Institute for Forest Resources & Environment of Guizhou, Key Laboratory of Forest Cultivation in Plateau Mountain of Guizhou Province, College of Forestry, Guizhou University, Guiyang, China.
Institute for Forest Resources & Environment of Guizhou, Key Laboratory of Forest Cultivation in Plateau Mountain of Guizhou Province, College of Forestry, Guizhou University, Guiyang, China.
Sci Total Environ. 2024 Jan 10;907:167889. doi: 10.1016/j.scitotenv.2023.167889. Epub 2023 Oct 17.
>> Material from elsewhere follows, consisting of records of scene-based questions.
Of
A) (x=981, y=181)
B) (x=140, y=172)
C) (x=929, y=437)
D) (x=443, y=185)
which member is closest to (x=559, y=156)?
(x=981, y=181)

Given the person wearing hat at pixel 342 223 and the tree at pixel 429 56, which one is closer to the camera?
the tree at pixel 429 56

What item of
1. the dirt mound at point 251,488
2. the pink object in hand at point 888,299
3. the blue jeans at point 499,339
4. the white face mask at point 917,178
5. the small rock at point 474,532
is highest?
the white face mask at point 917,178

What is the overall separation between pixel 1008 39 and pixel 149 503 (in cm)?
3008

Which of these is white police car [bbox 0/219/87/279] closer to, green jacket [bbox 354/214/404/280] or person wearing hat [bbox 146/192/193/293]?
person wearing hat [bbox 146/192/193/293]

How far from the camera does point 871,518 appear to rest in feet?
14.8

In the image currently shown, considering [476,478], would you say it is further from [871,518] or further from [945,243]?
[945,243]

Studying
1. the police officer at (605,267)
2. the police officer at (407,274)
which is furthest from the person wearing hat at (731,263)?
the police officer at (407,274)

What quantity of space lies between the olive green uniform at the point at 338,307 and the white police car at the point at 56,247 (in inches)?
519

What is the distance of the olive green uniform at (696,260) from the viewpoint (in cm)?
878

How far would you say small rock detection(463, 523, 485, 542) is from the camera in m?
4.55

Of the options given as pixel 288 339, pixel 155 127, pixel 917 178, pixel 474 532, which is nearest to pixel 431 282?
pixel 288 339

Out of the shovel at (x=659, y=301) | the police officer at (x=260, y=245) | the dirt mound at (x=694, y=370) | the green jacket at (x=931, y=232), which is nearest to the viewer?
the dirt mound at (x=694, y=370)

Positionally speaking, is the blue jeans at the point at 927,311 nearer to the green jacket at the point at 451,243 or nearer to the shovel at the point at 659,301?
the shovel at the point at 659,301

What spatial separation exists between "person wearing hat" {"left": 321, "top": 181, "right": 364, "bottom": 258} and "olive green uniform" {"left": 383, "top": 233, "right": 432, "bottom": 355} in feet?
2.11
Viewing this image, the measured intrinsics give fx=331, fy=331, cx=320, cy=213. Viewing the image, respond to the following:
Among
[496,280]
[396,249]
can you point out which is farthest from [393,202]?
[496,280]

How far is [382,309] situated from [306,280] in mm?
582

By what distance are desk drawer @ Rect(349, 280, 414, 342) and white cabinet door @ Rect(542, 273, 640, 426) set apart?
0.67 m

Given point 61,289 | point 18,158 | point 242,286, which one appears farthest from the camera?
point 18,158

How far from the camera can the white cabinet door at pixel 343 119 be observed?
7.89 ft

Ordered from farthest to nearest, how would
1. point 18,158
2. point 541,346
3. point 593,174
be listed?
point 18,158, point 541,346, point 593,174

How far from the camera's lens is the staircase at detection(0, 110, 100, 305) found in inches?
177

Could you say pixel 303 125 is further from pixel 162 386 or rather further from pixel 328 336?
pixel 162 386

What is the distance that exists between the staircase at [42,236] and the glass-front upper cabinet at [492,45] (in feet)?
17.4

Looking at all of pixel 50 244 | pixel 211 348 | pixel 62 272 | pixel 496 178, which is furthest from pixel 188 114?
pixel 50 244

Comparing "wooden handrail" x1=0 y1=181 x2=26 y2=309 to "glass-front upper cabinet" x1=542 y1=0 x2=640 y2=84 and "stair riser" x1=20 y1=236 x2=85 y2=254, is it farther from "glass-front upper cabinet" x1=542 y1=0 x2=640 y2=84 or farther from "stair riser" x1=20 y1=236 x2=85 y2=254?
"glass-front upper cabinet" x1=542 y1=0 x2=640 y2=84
Increased productivity generally promotes the accumulation of soil organic carbon (SOC) stocks. The productivity of mixed forests is mainly influenced by plant species richness (PSR), mixed forest age (MFA), and mixed species proportion (MSP). However, the influence of PSR, MFA, and MSP on SOC stocks along the soil profiles in Pinus massoniana mixed forests remains to be determined. We conducted a meta-analysis employing paired observations of SOC stocks from 1010 paired mixed and pure stands of P. massoniana from 110 publications. The findings revealed that SOC stocks were highly dependent on MFA and increased with increasing MFA in various soil layers, rather than the expected influence of PSR. MFA contributed 48.97 %, 83.20 %, and 38.41 % to the increased SOC stocks in the topsoil, midsoil, and subsoil, respectively. Furthermore, MSP also significantly affected the increase in SOC stock in the topsoil and midsoil when 40 % < MSP ≤ 60 %. Over the next 60 years, subsoil SOC accumulation will be limited by increased PSR and MSP in mixed forests. Mixing between P. massoniana and broadleaf tree species (especially Schima superba and Lespedeza bicolor) significantly enhanced SOC stocks along the soil profiles. SOC stocks along the soil profiles decreased with increasing dominant mixed tree species richness (e.g., broadleaf, deciduous broadleaf, arbuscular mycorrhizal, and the sum of conifer and broadleaf trees). Incorporating lower PSR (e.g., 2 ≤ N ≤ 10) and dominant mixed tree species richness (e.g., N = 2) practices may be optimization options for increasing SOC stocks. Overall, based on the expected goals, including optimizing productivity, enhancing carbon storage, mitigating climate change, and promoting biodiversity conservation, we emphasize the importance of incorporating MFA, MSP, tree species identity, and subsoil into forest management.
生产力的提高通常会促进土壤有机碳(SOC)储量的积累。混交林的生产力主要受植物物种丰富度(PSR)、混交林年龄(MFA)和混交物种比例(MSP)的影响。然而,PSR、MFA 和 MSP 对马尾松混交林土壤剖面中 SOC 储量的影响仍需确定。我们通过对 110 篇文献中 1010 对马尾松纯林和混交林 SOC 储量的配对观测进行了荟萃分析。结果表明,SOC 储量高度依赖于 MFA,并且随着各土层 MFA 的增加而增加,而不是 PSR 的预期影响。MFA 分别对表土、中土层和底土层中 SOC 储量的增加贡献了 48.97%、83.20%和 38.41%。此外,当 40%<MSP≤60%时,MSP 也显著影响表土和中土层 SOC 储量的增加。在未来 60 年,混交林增加的 PSR 和 MSP 将限制底土 SOC 的积累。马尾松与阔叶树种(特别是木荷和胡枝子)的混合显著增加了土壤剖面中的 SOC 储量。随着主要混交树种丰富度(如阔叶、落叶阔叶、丛枝菌根和针叶树与阔叶树的总和)的增加,土壤剖面中的 SOC 储量减少。较低的 PSR(如 2≤N≤10)和主要混交树种丰富度(如 N=2)的做法可能是增加 SOC 储量的优化选择。总的来说,基于优化生产力、增强碳储存、缓解气候变化和促进生物多样性保护等预期目标,我们强调了将 MFA、MSP、树种身份和底土纳入森林管理的重要性。